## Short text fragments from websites
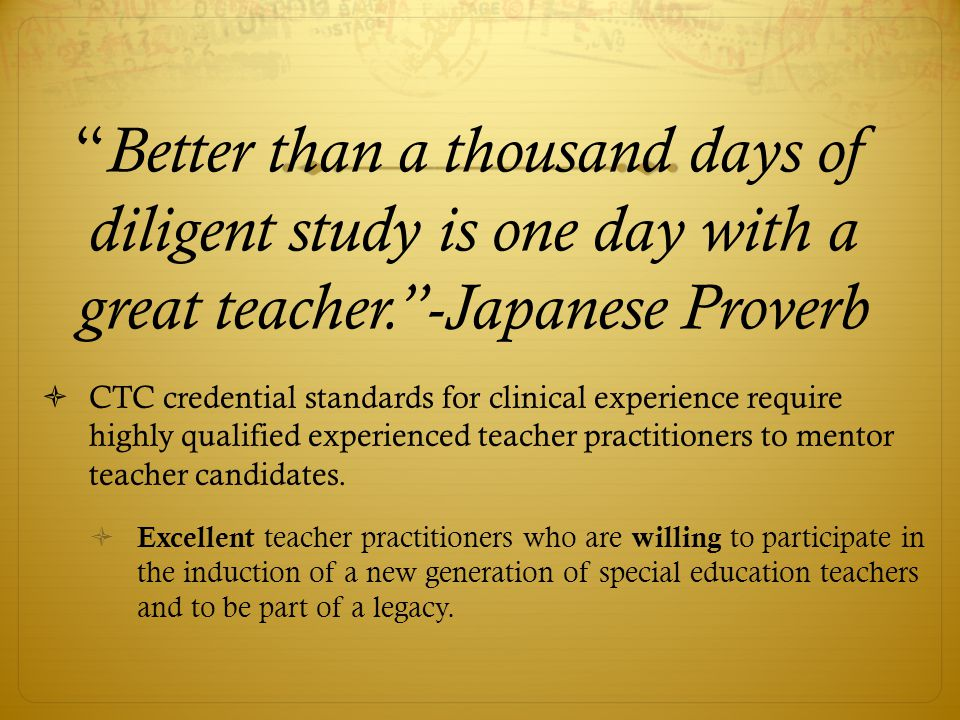 """"""" Better than a thousand days of diligent study is one day with a great teacher.""""-Japanese Proverb  CTC credential standards for clinical experience"""
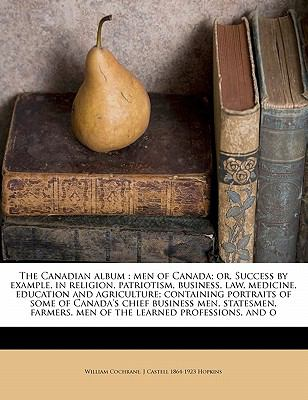 The Canadian album: men of Canada; or, Success by example, in religion, patriotism, business, law, medicine, education and agriculture; containing ... men of the learned professions, and o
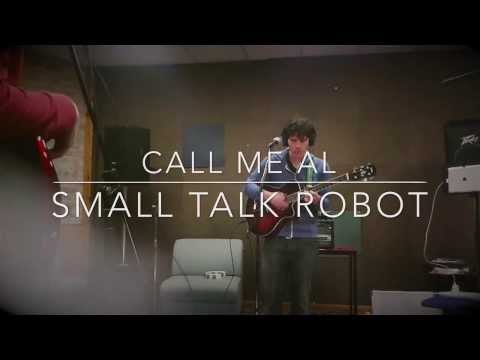 Call Me Al (Band Cover) - Small Talk Robot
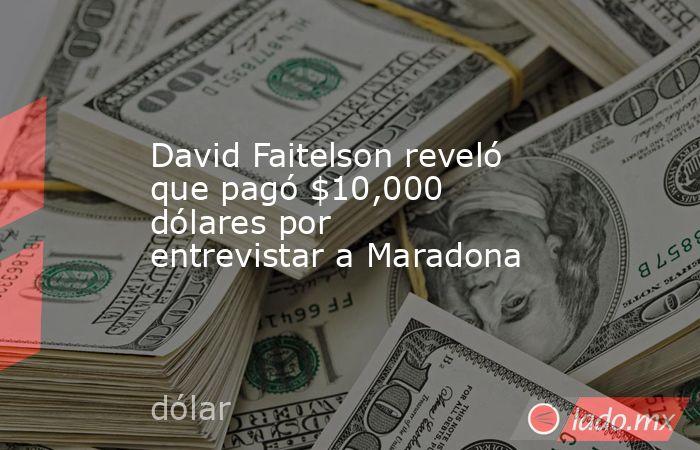 David Faitelson reveló que pagó $10,000 dólares por entrevistar a Maradona. Noticias en tiempo real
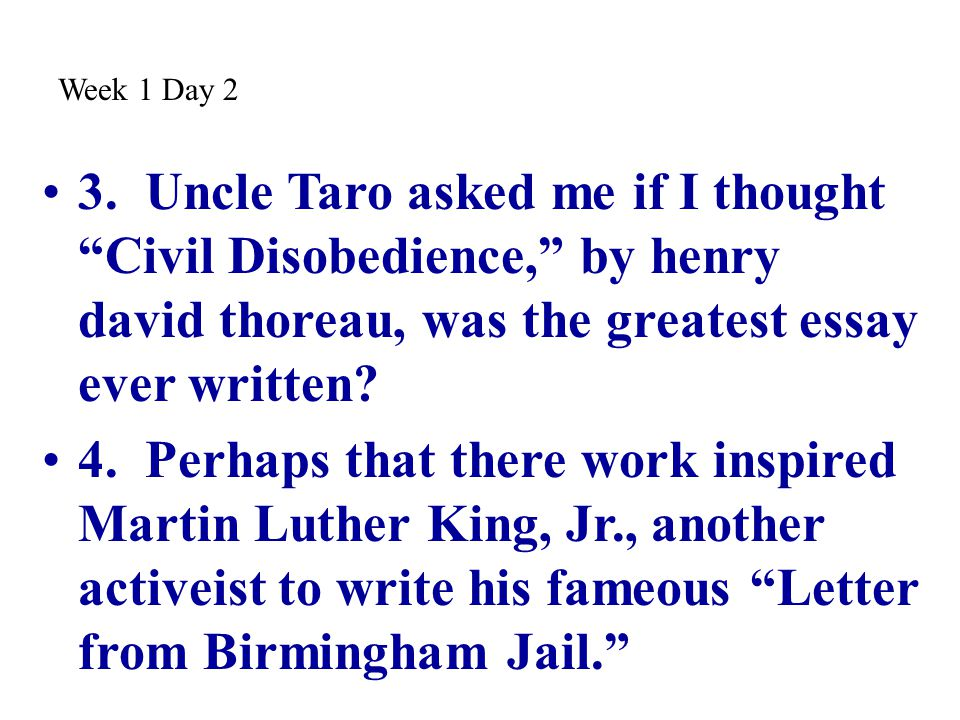 """3. Uncle Taro asked me if I thought """"Civil Disobedience,"""" by henry david thoreau, was the greatest essay ever written? 4. Perhaps that there work insp"""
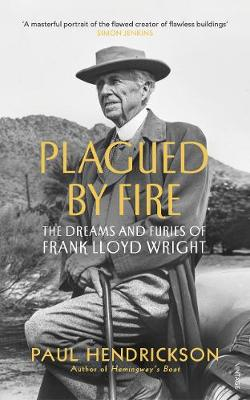 Plagued By Fire: The Dreams and Furies of Frank Lloyd Wright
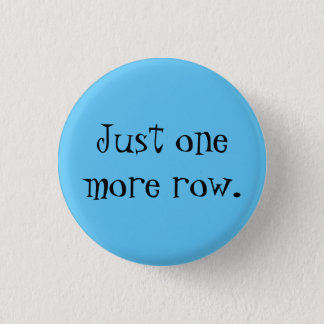 Just one more row. 1 inch round button
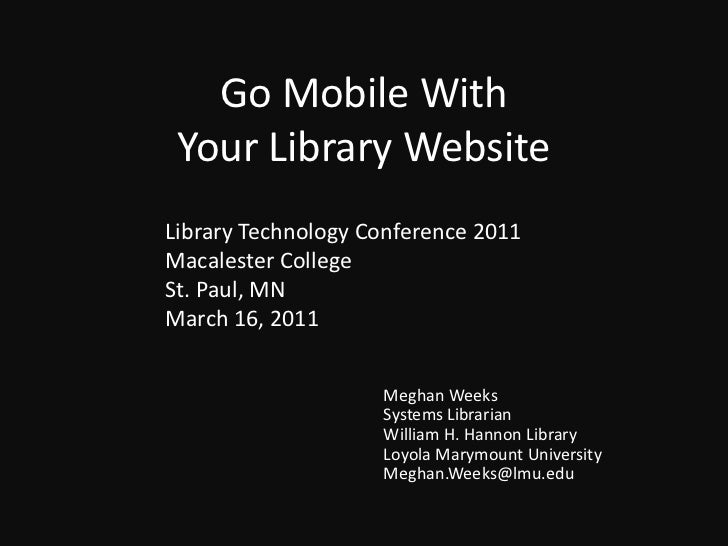 Go Mobile With Your Library Website<br />Library Technology Conference 2011<br />Macalester College<br />St. Paul, MN<br /...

## Work required
For the data above, return an exact copy that contains no pictures.

## Response to the task
 """"""" Better than a thousand days of diligent study is one day with a great teacher.""""-Japanese Proverb  CTC credential standards for clinical experience"""
 The Canadian album: men of Canada; or, Success by example, in religion, patriotism, business, law, medicine, education and agriculture; containing ... men of the learned professions, and o
 Call Me Al (Band Cover) - Small Talk Robot
 David Faitelson reveló que pagó $10,000 dólares por entrevistar a Maradona. Noticias en tiempo real
 """3. Uncle Taro asked me if I thought """"Civil Disobedience,"""" by henry david thoreau, was the greatest essay ever written? 4. Perhaps that there work insp"""
 Plagued By Fire: The Dreams and Furies of Frank Lloyd Wright
 Just one more row. 1 inch round button
 Go Mobile With Your Library Website<br />Library Technology Conference 2011<br />Macalester College<br />St. Paul, MN<br /...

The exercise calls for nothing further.